PARTS OF THE EXERCISE =
1. Please answer these questions from the geometry solution, one line each:
(a) What is the inscribed angle over any side of the regular 36-gon?
(b) What value does the solution get for angle UFO?
(c) What is the given formula for the length of a chord with inscribed angle $\alpha$?
2. Name every triangle that the geometry solution refers to by its vertices.
3. In the geometry solution, copy the passage from "It suffices to" to "angle $\alpha$ is $2R\sin\alpha$." word for word.

PAGE TEXT =
□ □ □ □

Find angle UFO in the picture attached
Consider a regular 36-gon $A_1A_2\ldots A_{36}$ inscribed in a circle of radius $R$. Inscribed angle over any side is $5^\circ$. We can see our configuration as it is shown on the picture.
It suffices to prove that $UF$ is parallel to the diagonal $A_{13}A_{34}=EA_{34}$; then we have $\angle NFU=\angle NEA_{34}=25^\circ$, so $\angle UFO= \angle NFO-\angle NFU=100^\circ-25^\circ=75^\circ$.
To prove $UF\parallel A_{34}E$, it is enough to prove $\frac{NU}{UT}=\frac{NF}{FE}$ ($T$ is as on the picture). For we can use the following two formulae:
The length of a chord of a circle with inscribed angle $\alpha$ is $2R\sin\alpha$.
If $E$ is on a side $BC$ of a $\triangle ABC$, then $\frac{BE}{EC}= \frac{AB\sin\angle BAE}{AC\sin\angle CAE}$.
Now, from $\triangle OEN$ we have: $$\frac{NF}{FE}= \frac{ON\sin\angle NOF}{OE\sin\angle EOF}=\frac{2R\sin 40^\circ\sin 20^\circ}{2R\sin 60^\circ\sin 60^\circ}.$$ From $\triangle NET$ we have: $$\frac{NU}{UT}= \frac{EN\sin\angle NEU}{ET\sin\angle TEU}= \frac{2R\sin 80^\circ\sin 5^\circ}{ET\sin 20^\circ}.$$ By the law of sines on $\triangle NET$, $\frac{ET}{NE}=\frac{\sin 60^\circ}{\sin 95^\circ}$, so $ET= NE\ \frac{\sin 60^\circ}{\sin 95^\circ}= 2R\sin 80^\circ\frac{\sin 60^\circ}{\sin 95^\circ}$ and thus $$\frac{NU}{UT}= \frac{2R\sin 80^\circ\sin 5^\circ}{2R\sin 80^\circ\frac{\sin 60^\circ}{\sin 95^\circ}\sin 20^\circ}= \frac{2R\sin 95^\circ\sin 5^\circ}{2R\sin 60^\circ\sin 20^\circ}.$$
So, for $\frac{NU}{UT}=\frac{NF}{FE}$ it is enough to check: $\sin 40^\circ\sin 20^\circ\sin 20^\circ= \sin 95^\circ\sin 5^\circ\sin 60^\circ$.

□ □ □ □

RECORDED DATA =

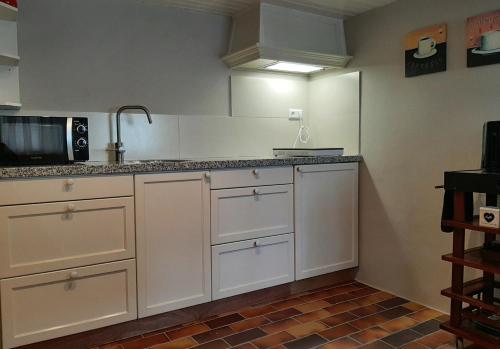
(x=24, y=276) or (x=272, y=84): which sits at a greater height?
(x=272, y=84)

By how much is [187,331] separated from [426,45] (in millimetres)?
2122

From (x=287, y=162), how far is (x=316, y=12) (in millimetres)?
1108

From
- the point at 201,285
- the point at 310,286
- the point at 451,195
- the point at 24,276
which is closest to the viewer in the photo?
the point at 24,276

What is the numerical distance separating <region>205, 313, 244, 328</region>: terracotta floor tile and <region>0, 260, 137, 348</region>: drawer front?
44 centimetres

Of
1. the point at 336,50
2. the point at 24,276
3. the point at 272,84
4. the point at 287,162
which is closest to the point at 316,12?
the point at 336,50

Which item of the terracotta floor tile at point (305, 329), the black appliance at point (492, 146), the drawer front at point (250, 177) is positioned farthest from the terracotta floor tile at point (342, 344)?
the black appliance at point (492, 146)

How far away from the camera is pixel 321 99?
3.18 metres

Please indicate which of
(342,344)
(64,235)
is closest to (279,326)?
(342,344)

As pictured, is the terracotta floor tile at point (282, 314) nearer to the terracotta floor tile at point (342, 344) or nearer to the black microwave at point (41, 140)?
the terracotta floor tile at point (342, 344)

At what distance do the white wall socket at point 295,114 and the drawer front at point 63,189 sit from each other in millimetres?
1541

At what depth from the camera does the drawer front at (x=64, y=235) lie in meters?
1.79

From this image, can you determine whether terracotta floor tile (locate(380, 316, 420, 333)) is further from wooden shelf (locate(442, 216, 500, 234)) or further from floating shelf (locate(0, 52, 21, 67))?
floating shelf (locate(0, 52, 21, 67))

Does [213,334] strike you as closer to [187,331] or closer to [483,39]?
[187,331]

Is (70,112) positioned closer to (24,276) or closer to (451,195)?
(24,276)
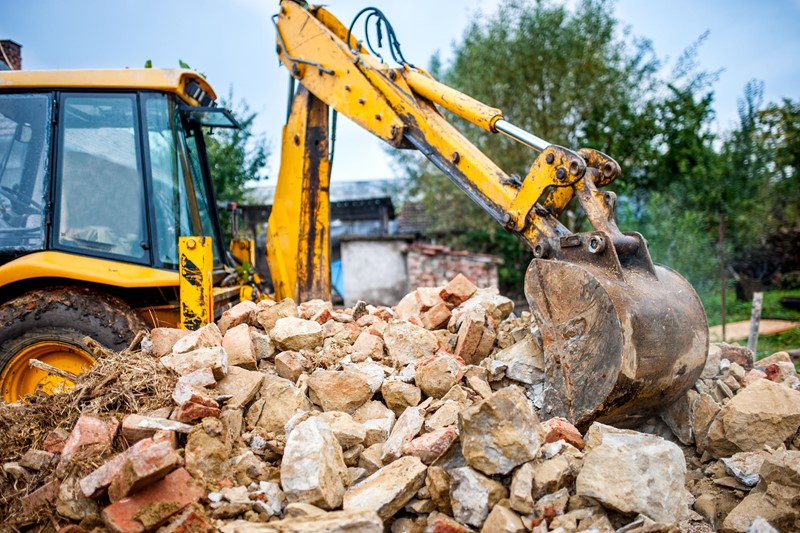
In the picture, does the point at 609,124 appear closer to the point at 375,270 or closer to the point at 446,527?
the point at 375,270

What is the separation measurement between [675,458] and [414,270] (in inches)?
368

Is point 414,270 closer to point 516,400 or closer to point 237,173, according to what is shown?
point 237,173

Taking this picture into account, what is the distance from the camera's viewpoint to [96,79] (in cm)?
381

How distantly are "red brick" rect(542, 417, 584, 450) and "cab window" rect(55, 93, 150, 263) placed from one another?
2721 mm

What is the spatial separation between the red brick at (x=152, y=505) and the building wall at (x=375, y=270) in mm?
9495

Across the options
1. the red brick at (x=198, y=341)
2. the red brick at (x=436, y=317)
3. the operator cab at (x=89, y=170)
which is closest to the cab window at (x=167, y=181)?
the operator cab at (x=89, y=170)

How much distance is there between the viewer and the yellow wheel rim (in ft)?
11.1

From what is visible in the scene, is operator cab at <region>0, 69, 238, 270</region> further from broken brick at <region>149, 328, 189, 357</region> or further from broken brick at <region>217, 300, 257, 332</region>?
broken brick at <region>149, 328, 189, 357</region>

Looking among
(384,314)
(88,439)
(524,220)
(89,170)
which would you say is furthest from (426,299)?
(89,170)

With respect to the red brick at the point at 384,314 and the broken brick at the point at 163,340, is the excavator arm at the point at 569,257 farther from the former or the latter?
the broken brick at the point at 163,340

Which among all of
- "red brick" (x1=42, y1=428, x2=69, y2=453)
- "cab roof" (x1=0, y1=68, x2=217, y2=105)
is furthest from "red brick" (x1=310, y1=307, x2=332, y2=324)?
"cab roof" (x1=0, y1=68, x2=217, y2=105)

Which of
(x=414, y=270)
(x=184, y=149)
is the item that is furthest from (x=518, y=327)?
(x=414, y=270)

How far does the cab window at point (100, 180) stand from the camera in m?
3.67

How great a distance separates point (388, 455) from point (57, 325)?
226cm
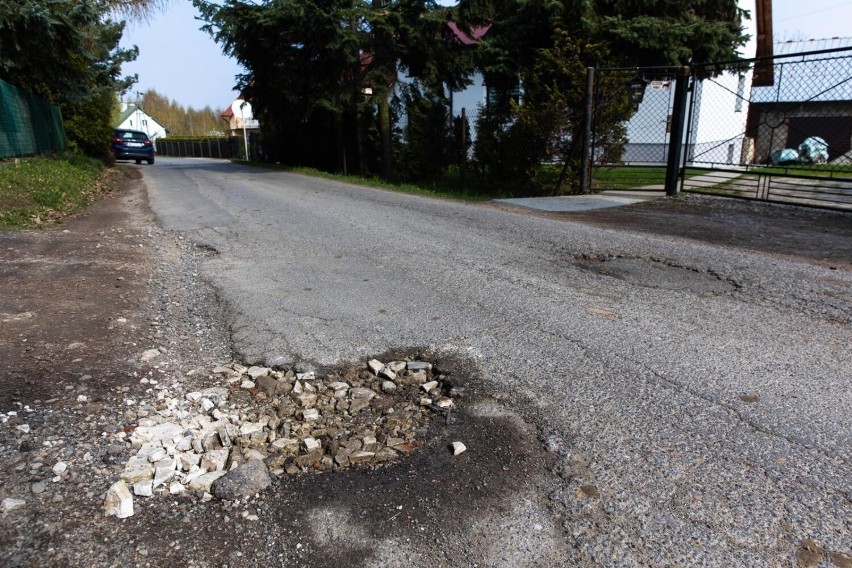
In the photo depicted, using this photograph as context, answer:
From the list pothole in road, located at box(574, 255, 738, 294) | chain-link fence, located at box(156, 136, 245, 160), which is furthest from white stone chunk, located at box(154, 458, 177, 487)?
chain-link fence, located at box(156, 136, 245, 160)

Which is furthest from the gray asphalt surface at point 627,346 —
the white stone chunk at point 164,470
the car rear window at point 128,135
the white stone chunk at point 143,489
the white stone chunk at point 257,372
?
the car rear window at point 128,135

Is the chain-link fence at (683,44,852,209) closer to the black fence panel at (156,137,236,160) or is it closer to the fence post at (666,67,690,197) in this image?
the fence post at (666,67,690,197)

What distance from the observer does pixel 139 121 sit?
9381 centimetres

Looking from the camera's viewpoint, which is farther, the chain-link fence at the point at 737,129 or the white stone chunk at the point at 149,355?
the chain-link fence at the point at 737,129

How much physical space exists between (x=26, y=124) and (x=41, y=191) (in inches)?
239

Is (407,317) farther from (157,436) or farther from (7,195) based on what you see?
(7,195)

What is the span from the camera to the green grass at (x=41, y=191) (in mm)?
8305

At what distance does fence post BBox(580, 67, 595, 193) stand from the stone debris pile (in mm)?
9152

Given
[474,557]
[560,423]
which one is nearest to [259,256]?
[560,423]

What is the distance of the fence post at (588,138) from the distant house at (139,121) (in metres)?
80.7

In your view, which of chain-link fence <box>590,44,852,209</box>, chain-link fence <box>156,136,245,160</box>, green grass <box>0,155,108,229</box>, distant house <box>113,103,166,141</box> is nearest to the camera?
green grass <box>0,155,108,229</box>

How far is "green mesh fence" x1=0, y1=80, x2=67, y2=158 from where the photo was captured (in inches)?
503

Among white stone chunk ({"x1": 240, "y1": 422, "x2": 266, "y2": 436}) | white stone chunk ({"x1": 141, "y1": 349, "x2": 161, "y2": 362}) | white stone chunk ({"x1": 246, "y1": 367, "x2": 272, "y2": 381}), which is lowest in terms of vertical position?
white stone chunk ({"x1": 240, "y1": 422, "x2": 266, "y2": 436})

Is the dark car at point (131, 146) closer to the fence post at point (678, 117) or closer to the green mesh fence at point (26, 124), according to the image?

□ □ □ □

RESULTS OF THE TASKS =
1.
(a) $5^\circ$
(b) $75^\circ$
(c) $2R\sin\alpha$

2. $\triangle ABC$, $\triangle OEN$, $\triangle NET$

3.
It suffices to prove that $UF$ is parallel to the diagonal $A_{13}A_{34}=EA_{34}$; then we have $\angle NFU=\angle NEA_{34}=25^\circ$, so $\angle UFO= \angle NFO-\angle NFU=100^\circ-25^\circ=75^\circ$.
To prove $UF\parallel A_{34}E$, it is enough to prove $\frac{NU}{UT}=\frac{NF}{FE}$ ($T$ is as on the picture). For we can use the following two formulae:
The length of a chord of a circle with inscribed angle $\alpha$ is $2R\sin\alpha$.